Reproduce each of the following entries verbatim, keeping every line intact and in its original order.

**********

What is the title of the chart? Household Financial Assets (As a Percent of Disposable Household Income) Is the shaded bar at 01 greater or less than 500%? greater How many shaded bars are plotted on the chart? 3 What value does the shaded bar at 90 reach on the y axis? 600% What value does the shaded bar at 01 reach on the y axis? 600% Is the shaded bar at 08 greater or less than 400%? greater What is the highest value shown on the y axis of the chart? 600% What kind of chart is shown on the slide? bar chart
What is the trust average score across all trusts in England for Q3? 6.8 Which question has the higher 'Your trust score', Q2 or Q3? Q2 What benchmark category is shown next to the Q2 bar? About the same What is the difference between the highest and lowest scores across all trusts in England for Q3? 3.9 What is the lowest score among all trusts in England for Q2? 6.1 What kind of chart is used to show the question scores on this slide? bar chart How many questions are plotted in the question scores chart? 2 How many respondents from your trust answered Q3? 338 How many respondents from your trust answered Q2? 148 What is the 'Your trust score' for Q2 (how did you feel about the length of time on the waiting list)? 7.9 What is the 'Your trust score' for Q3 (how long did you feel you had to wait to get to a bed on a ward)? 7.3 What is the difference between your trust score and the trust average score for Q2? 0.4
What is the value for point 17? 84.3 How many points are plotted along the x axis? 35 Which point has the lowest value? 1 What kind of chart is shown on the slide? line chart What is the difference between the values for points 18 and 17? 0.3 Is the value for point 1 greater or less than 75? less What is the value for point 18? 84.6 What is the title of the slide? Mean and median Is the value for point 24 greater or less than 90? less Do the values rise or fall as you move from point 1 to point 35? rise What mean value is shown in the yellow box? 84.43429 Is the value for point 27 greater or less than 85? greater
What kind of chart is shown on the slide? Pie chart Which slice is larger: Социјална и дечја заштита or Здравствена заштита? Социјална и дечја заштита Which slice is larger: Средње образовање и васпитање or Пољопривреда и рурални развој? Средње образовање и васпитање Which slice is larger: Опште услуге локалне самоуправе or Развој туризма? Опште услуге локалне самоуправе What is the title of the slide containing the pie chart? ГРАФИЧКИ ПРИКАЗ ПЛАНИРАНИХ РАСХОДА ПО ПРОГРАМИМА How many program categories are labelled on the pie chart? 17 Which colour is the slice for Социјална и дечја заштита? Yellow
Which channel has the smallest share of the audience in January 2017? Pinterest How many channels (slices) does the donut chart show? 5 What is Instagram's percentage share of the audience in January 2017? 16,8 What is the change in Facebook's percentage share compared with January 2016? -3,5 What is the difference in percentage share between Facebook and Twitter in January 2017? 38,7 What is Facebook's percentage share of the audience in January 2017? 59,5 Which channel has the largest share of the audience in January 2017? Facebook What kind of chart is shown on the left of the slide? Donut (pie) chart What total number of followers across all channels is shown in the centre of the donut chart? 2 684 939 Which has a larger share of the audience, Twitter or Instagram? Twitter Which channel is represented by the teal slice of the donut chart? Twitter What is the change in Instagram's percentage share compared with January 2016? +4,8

**********

- [RESULT]:
What is the title of the chart? Household Financial Assets (As a Percent of Disposable Household Income) Is the shaded bar at 01 greater or less than 500%? greater How many shaded bars are plotted on the chart? 3 What value does the shaded bar at 90 reach on the y axis? 600% What value does the shaded bar at 01 reach on the y axis? 600% Is the shaded bar at 08 greater or less than 400%? greater What is the highest value shown on the y axis of the chart? 600% What kind of chart is shown on the slide? bar chart
What is the trust average score across all trusts in England for Q3? 6.8 Which question has the higher 'Your trust score', Q2 or Q3? Q2 What benchmark category is shown next to the Q2 bar? About the same What is the difference between the highest and lowest scores across all trusts in England for Q3? 3.9 What is the lowest score among all trusts in England for Q2? 6.1 What kind of chart is used to show the question scores on this slide? bar chart How many questions are plotted in the question scores chart? 2 How many respondents from your trust answered Q3? 338 How many respondents from your trust answered Q2? 148 What is the 'Your trust score' for Q2 (how did you feel about the length of time on the waiting list)? 7.9 What is the 'Your trust score' for Q3 (how long did you feel you had to wait to get to a bed on a ward)? 7.3 What is the difference between your trust score and the trust average score for Q2? 0.4
What is the value for point 17? 84.3 How many points are plotted along the x axis? 35 Which point has the lowest value? 1 What kind of chart is shown on the slide? line chart What is the difference between the values for points 18 and 17? 0.3 Is the value for point 1 greater or less than 75? less What is the value for point 18? 84.6 What is the title of the slide? Mean and median Is the value for point 24 greater or less than 90? less Do the values rise or fall as you move from point 1 to point 35? rise What mean value is shown in the yellow box? 84.43429 Is the value for point 27 greater or less than 85? greater
What kind of chart is shown on the slide? Pie chart Which slice is larger: Социјална и дечја заштита or Здравствена заштита? Социјална и дечја заштита Which slice is larger: Средње образовање и васпитање or Пољопривреда и рурални развој? Средње образовање и васпитање Which slice is larger: Опште услуге локалне самоуправе or Развој туризма? Опште услуге локалне самоуправе What is the title of the slide containing the pie chart? ГРАФИЧКИ ПРИКАЗ ПЛАНИРАНИХ РАСХОДА ПО ПРОГРАМИМА How many program categories are labelled on the pie chart? 17 Which colour is the slice for Социјална и дечја заштита? Yellow
Which channel has the smallest share of the audience in January 2017? Pinterest How many channels (slices) does the donut chart show? 5 What is Instagram's percentage share of the audience in January 2017? 16,8 What is the change in Facebook's percentage share compared with January 2016? -3,5 What is the difference in percentage share between Facebook and Twitter in January 2017? 38,7 What is Facebook's percentage share of the audience in January 2017? 59,5 Which channel has the largest share of the audience in January 2017? Facebook What kind of chart is shown on the left of the slide? Donut (pie) chart What total number of followers across all channels is shown in the centre of the donut chart? 2 684 939 Which has a larger share of the audience, Twitter or Instagram? Twitter Which channel is represented by the teal slice of the donut chart? Twitter What is the change in Instagram's percentage share compared with January 2016? +4,8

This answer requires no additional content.